Support Vector Machines are machine learning models that are used to classify data. Let’s say you want to build a system that can automatically identify if the input image contains a given object. For ease of understanding, let’s limit the discussion to three different types of objects i.e. chair, laptop, and refrigerator. To build this, we need to collect images of chairs, laptops, and refrigerators so that our system can “learn” what these objects look like. Once it learns that, it can tell us whether an unknown image contains a chair or a laptop or a refrigerator. SVMs are great at this task! Even though it can predict the output, wouldn’t it be nice if we knew how confident it is about the prediction? This would really help us in designing a robust system. So how do we compute these confidence measures?
Where do we start?
This discussion is specifically related to scikit-learn. It is a famous Python library that’s used extensively to build machine learning systems. It offers a variety of algorithms and tools that are useful to develop these systems. Let’s quickly build an SVM to get started:
>>> import numpy as np >>> from sklearn.svm import SVC >>> X = np.array([[2, 1], [6, 2], [5, 3], [3, 0], [5, 4], [1, 1]]) >>> y = np.array([0, 1, 1, 0, 1, 0]) >>> classifier = SVC(kernel='linear') # Initialize the SVM >>> classifier.fit(X, y) # Train the SVM
Let’s visualize the datapoints:
We can clearly see that the datapoints can be divided into two groups. Now, let’s say there is a new datapoint like [1, 3] and we want to predict which class it belongs to. We just need to run the following command:
>>> classifier.predict([1, 3]) array([0])
It says that this datapoint belongs to class 0. We can look at the graph and visually confirm that this is infact correct.
How far is it from the boundary?
Although we know which class it belongs to, we don’t know how far it is from the boundary.
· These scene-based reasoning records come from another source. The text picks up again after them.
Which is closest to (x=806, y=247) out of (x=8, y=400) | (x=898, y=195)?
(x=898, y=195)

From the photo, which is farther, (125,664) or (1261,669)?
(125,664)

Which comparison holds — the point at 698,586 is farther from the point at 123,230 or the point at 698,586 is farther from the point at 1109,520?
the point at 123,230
Let’s consider two points, say [4, 2] and [1, 0]. If you plot these points on the graph, we can confidently say that [1, 0] belongs to class 0. But [4, 2] lies right on the boundary and we are not so sure where it’s going to go. So we need a way to quantify this! To do that, we have a function called “decision_function” that computes the signed distance of a point from the boundary. A negative value would indicate class 0 and a positive value would indicate class 1. Also, a value close to 0 would indicate that the point is close to the boundary.
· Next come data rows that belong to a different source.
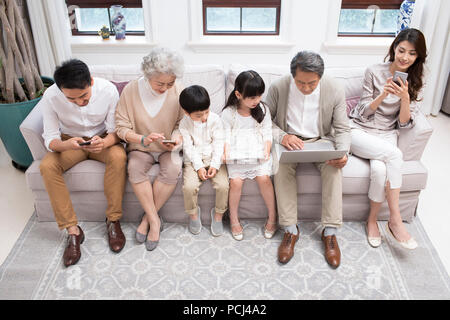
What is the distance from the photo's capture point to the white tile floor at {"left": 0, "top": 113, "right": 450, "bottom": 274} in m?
2.27

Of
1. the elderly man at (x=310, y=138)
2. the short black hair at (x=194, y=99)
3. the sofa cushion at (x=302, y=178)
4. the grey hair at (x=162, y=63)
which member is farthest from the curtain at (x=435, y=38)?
the grey hair at (x=162, y=63)

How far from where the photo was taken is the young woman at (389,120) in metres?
2.12

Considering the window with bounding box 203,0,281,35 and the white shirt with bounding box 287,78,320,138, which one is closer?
the white shirt with bounding box 287,78,320,138

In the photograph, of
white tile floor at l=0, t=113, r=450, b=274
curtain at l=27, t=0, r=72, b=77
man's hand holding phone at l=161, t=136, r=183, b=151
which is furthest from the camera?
curtain at l=27, t=0, r=72, b=77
>>> classifier.decision_function([2, 1]) array([-1.00036982])
It is very confident that [2, 1] belongs to class 0. Let’s see what it says about [4, 2]:
>>> classifier.decision_function([4, 2]) array([ 0.20007396])
It says it belongs to class 1 but based on the output value, we can see that it’s close to the boundary.
Is this the same as confidence measure?
Not exactly! In the above example, “decision_function” computes the distance from the boundary but it’s not the same as computing the probability that a given datapoint belongs to a particular class. To do that, we need to use “predict_proba”. This method computes the probability that a given datapoint belongs to a particular class using Platt scaling. You can check out the original paper by Platt here. Basically, Platt scaling computes the probabilities using the following method:
P(class/input) = 1 / (1 + exp(A * f(input) + B))
Here, P(class/input) is the probability that “input” belongs to “class” and f(input) is the signed distance of the input datapoint from the boundary, which is basically the output of “decision_function”. We need to train the SVM as usual and then optimize the parameters A and B. The value of P(class/input) will always be between 0 and 1. Bear in mind that the training method would be slightly different if we want to use Platt scaling. We need to train a probability model on top of our SVM. Also, to avoid overfitting, it uses n-fold cross validation. So this is a lot more expensive than training a non-probabilistic SVM (like we did earlier). Let’s see how to do it:
>>> classifier_conf = SVC(kernel='linear', probability=True) >>> classifier_conf.fit(X, y) >>> classifier_conf.predict_proba([1, 3]) array([[ 0.67902586, 0.32097414]])
It is 67.9% sure that this point belongs to class 0 and 32.1% sure that it belongs to class 1. Let’s see what it says about [4, 2]:
>>> classifier_conf.predict_proba([4,2]) array([[ 0.43254616, 0.56745384]])
It is 43.25% sure that it belongs to class 0 and 56.74% sure that it belongs to class 1. As we can see, the decision is not very clear, which seems fair given the fact that this point is close to the boundary. Looks like we are all set!
————————–————————–—————————————————–
Weren’t you supposed to run classifier.predict_proba([4, 2]) to get the probability? This is the same as above.
You are right! Thank you pointing it out. I’ve corrected it 🙂
I’m again and again baffled about how well SVMs work, because they are so simple. Furthermore the kernel trick makes it possible to construct efficient non-linear classifiers.
I totally agree! SVMs work amazingly well in a wide variety of scenarios.
Thanks for this simple yet thorough explanation on how decision_function and predict_proba works!